Friday, January 28, 2022

Biden Administration backs Epic Games against Apple in Ninth Circuit #FreeFortnite antitrust appeal (though brief is formally filed 'in support of neither party')

Wow, this Epic Games v. Apple thing is getting better and better...

In my previous post I already described the tremendous support Epic Games got against Apple in its Ninth Circuit antitrust appeal from amici curiae (most notably, 35 U.S. states, Microsoft, and the Dean of American Antitrust Law) as an 8 out of 10, and said the following:

"It would only have made the case stronger if companies like Facebook or even Tesla (Elon Musk is clearly on Epic's side, though Tesla would have had to come up with a good explanation as to why it cares) had made submissions, and if the Biden Admistration had stepped in, though 35 states (red and blue ones alike) are a powerful political alliance and make this a bipartisan issue." (emphasis added)

My #1 wish was granted--I just didn't know it when I wrote the above sentence :-)

The Antitrust Division of the United States Department of Justice, speaking on behalf of the United States of America, has filed the following brief, formally in support of neither party but practically supporting some of the most important elements of Epic's appeal (this post continues below the document):

22-01-27 United States Acb ... by Florian Mueller

I'm so happy. But why is this great if the front page says "in support of neither party" instead of overtly backing Apple? Let me explain:

  • A brief in support of Epic has to urge reversal on the Sherman Act counts. The filing by the federal government on behalf of the United States says: "The Court should ensure that the Sherman Act is not unduly narrowed through legal error." In other words, the district court should have side with Epic on more legal questions than it did.

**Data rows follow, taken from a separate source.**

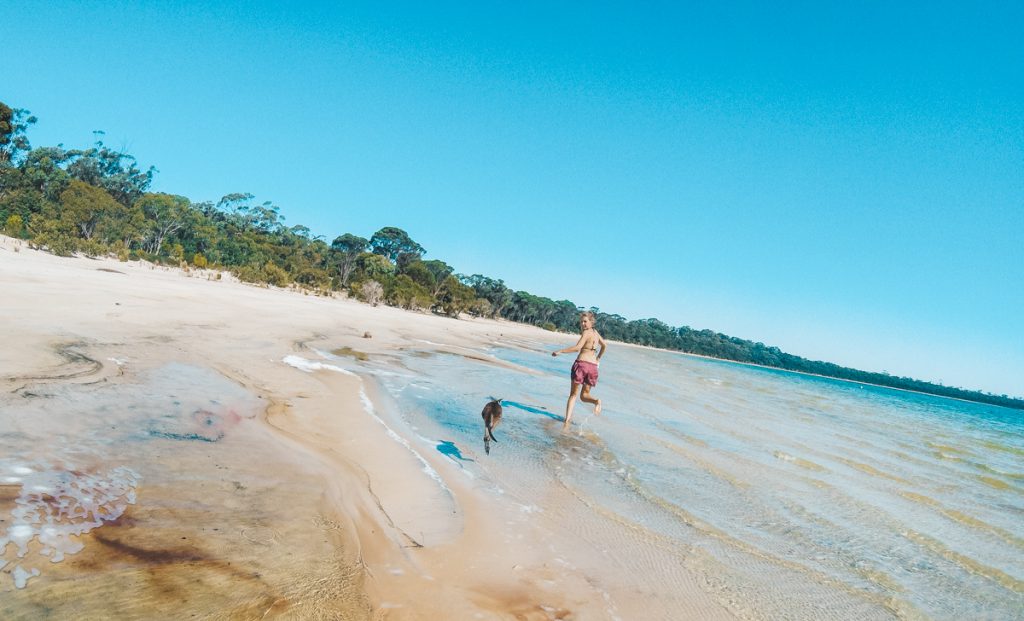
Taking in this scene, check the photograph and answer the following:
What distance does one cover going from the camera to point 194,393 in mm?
6098

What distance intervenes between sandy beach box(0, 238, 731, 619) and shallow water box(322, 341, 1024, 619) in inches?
11.0

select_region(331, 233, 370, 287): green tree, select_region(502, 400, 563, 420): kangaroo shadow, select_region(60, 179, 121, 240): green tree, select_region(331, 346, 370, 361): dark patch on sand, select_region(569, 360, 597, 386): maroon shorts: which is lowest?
select_region(502, 400, 563, 420): kangaroo shadow

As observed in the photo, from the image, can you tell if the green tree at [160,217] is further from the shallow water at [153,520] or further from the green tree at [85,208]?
the shallow water at [153,520]

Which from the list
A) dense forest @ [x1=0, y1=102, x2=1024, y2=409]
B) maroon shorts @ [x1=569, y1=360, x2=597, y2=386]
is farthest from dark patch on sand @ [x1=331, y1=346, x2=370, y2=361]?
dense forest @ [x1=0, y1=102, x2=1024, y2=409]

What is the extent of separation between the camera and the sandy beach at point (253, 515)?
2461mm

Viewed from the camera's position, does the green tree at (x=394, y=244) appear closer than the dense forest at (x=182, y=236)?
No

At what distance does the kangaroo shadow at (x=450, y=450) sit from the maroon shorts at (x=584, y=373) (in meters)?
3.47

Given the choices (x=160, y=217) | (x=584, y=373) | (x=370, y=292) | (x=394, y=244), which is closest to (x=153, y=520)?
(x=584, y=373)

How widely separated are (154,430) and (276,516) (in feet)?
6.97

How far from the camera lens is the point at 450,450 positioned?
20.9ft

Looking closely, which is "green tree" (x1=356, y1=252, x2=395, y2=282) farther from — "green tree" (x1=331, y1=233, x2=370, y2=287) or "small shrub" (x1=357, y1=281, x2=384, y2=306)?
"small shrub" (x1=357, y1=281, x2=384, y2=306)

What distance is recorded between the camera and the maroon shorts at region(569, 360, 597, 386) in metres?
9.40

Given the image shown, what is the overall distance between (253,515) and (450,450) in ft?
10.5

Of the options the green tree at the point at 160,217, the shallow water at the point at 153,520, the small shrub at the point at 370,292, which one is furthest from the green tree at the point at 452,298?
the shallow water at the point at 153,520
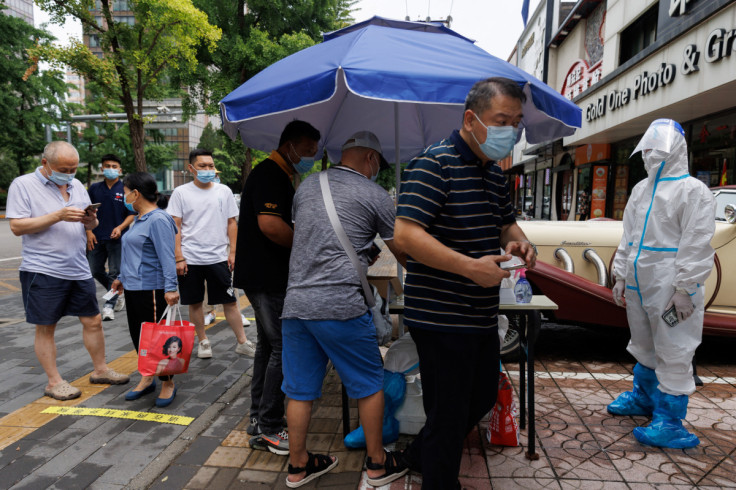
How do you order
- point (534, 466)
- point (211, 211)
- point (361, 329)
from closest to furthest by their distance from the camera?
point (361, 329), point (534, 466), point (211, 211)

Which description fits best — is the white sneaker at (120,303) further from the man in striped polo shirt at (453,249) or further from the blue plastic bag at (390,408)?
the man in striped polo shirt at (453,249)

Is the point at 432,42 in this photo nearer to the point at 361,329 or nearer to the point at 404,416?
the point at 361,329

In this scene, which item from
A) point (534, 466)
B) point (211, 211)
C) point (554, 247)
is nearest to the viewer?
point (534, 466)

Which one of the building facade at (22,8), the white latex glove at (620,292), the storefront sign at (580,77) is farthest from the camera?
the building facade at (22,8)

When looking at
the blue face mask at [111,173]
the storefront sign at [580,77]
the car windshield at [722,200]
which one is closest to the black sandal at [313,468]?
the car windshield at [722,200]

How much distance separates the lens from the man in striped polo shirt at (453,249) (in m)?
1.92

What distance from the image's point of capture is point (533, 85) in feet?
9.20

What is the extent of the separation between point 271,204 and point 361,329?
0.91 m

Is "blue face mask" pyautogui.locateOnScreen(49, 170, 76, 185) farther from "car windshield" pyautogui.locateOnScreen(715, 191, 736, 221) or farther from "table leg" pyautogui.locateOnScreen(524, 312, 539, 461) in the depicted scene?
"car windshield" pyautogui.locateOnScreen(715, 191, 736, 221)

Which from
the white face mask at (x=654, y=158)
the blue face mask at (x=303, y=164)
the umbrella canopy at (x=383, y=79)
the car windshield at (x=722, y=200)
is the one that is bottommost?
the car windshield at (x=722, y=200)

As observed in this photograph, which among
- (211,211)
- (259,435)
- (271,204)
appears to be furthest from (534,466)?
(211,211)

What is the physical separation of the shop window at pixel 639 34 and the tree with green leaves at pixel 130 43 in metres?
11.0

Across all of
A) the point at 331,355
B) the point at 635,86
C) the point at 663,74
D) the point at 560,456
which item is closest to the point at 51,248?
the point at 331,355

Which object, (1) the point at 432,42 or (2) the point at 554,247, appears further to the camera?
(2) the point at 554,247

  • It's politically always easier in an inter-company conflict for the U.S. government to just focus on issues and not throw its weight behind one party.

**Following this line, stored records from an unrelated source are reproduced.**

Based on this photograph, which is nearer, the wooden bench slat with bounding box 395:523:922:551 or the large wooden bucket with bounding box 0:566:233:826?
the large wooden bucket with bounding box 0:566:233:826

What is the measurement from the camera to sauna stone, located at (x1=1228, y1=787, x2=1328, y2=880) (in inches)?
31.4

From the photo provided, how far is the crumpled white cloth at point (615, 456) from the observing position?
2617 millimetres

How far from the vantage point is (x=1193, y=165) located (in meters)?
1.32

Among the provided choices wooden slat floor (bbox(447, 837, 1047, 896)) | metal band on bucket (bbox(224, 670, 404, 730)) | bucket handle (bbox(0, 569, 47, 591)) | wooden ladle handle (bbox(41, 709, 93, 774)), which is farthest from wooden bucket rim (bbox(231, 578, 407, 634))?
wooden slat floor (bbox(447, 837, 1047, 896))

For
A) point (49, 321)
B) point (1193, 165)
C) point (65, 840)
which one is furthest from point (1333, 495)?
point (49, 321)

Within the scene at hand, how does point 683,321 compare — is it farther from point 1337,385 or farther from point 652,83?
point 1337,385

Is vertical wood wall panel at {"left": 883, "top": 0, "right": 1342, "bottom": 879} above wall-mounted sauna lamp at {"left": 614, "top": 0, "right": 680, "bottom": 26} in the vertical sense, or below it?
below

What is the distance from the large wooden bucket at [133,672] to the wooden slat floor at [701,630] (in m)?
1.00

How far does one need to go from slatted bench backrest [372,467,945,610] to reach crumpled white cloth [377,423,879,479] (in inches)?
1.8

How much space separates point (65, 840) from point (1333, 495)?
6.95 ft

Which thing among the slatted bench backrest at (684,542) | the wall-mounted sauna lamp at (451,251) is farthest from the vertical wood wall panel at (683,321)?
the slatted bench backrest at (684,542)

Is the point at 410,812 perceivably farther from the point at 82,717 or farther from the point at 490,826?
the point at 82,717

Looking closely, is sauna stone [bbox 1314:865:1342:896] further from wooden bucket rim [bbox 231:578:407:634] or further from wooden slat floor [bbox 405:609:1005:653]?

  • Technically speaking, Apple could still win even if the United States Court of Appeals for the Ninth Circuit agreed with the United States government on all of the issues it addresses. A chain is a strong as its weakest link, and the U.S. government addresses almost everything that matters, but Apple would still have a path to victory under the rule-of-reason analysis (while all the amicus briefs in Epic's favor also urge reversal of that one). It's not, however, like the DOJ-ATR filing would automatically make Apple a winner: the government simply doesn't address certain other aspects, which doesn't mean it agrees with Apple on them (most likely, it doesn't).

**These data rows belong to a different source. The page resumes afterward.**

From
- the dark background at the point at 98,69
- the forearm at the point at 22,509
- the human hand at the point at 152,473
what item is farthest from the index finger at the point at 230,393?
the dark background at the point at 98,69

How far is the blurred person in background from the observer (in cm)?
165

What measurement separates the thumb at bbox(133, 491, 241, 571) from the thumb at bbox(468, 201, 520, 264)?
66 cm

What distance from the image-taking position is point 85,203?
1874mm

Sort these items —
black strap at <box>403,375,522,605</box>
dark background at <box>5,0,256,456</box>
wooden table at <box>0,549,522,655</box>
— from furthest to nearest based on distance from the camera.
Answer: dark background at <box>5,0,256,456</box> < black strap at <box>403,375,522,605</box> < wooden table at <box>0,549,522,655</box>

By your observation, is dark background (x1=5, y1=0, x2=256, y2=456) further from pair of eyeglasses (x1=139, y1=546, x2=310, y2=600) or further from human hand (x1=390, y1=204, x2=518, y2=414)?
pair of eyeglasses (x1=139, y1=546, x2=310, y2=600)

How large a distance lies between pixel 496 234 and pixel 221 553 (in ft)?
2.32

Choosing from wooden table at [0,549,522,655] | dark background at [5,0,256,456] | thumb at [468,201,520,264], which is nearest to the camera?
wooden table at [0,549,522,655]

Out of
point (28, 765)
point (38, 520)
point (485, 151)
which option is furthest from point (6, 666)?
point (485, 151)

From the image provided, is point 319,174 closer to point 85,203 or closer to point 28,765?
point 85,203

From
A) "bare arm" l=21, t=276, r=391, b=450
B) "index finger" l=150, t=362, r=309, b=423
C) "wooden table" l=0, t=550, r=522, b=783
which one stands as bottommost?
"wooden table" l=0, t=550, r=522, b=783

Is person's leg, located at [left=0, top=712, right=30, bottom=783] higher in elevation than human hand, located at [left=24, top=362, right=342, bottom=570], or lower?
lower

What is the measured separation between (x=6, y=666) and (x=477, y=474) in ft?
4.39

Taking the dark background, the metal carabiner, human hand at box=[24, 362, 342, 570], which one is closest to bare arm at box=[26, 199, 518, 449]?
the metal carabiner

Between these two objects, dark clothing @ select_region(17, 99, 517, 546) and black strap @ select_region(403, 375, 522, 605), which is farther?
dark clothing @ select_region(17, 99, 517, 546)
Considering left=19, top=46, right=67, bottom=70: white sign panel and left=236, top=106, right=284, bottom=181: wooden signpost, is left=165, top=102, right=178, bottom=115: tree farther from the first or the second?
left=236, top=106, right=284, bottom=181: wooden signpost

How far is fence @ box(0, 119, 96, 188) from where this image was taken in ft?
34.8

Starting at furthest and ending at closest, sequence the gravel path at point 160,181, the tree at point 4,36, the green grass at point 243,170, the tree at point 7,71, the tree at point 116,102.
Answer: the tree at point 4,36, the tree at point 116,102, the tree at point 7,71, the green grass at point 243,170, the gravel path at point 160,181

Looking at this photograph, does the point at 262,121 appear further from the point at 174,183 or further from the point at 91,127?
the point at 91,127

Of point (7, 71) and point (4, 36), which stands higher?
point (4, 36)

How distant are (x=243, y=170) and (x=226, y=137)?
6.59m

Like others, the DOJ-ATR argues that Section 1 of the Sherman Act should apply even to contracts of adhesion that are unilaterally imposed by one player. I still don't agree, but I wouldn't mind if that was the ultimate outcome.

But the United States also helps Epic with respect to Section 2, disagreeing with the district court's market-power analysis.

And market definition comes up. That's the strategic battlefield here, really, also with a view to other App Store issues than just Epic's case. Now, one can reasonably read the federal government's submission as being--between the lines--sympathetic to even a single-brand market definition. That's because the very first step of the single-brand market analysis (Kodak, Newcal) also relates to whether Epic was right when it said there was an operating system (iOS) foremarket (and then an app distribution aftermarket). On this one, the United States supports Epic, though other hurdles remain and are not addressed by the brief. Furthermore, the DOJ supports Epic on tying.

Jonathan Kanter, the Assistant Attorney General in charge of the Antitrust Division, did not sign the brief in his own name. People working for him did. I attribute this to a simple fact: he used to be (until his appointment to his current post) counsel of record for the Coalition for App Fairness, an Epic-founded organization that supports Epic in this context. By becoming a signatory in his own name, he'd have invited allegations of a conflict of interests. Similarly, his predecessor Makan Delrahim didn't put his name on the DOJ's filings in support of Qualcomm (his former client). Apple is a bit out of luck with Antitrust AAGs: when their main rival was Qualcomm, Makan Delrahim was at the helm of DOJ-ATR; and now that Apple's primary rival is Epic, there's a former CAF counsel in charge.

What an incredible backing Epic has received. I upgrade my rating from 8/10 to 9/10. I'd still have liked to see companies like Facebook, Tesla, Activision-Blizzard chime in. But can't have everything. And there's still a couple more hours for more filings.

Apple should alter course. Why does it have to be the Evil Empire? The tyrant who makes app developers' lives miserable? Time for change, and I don't see why such change couldn't still happen under Tim Cook.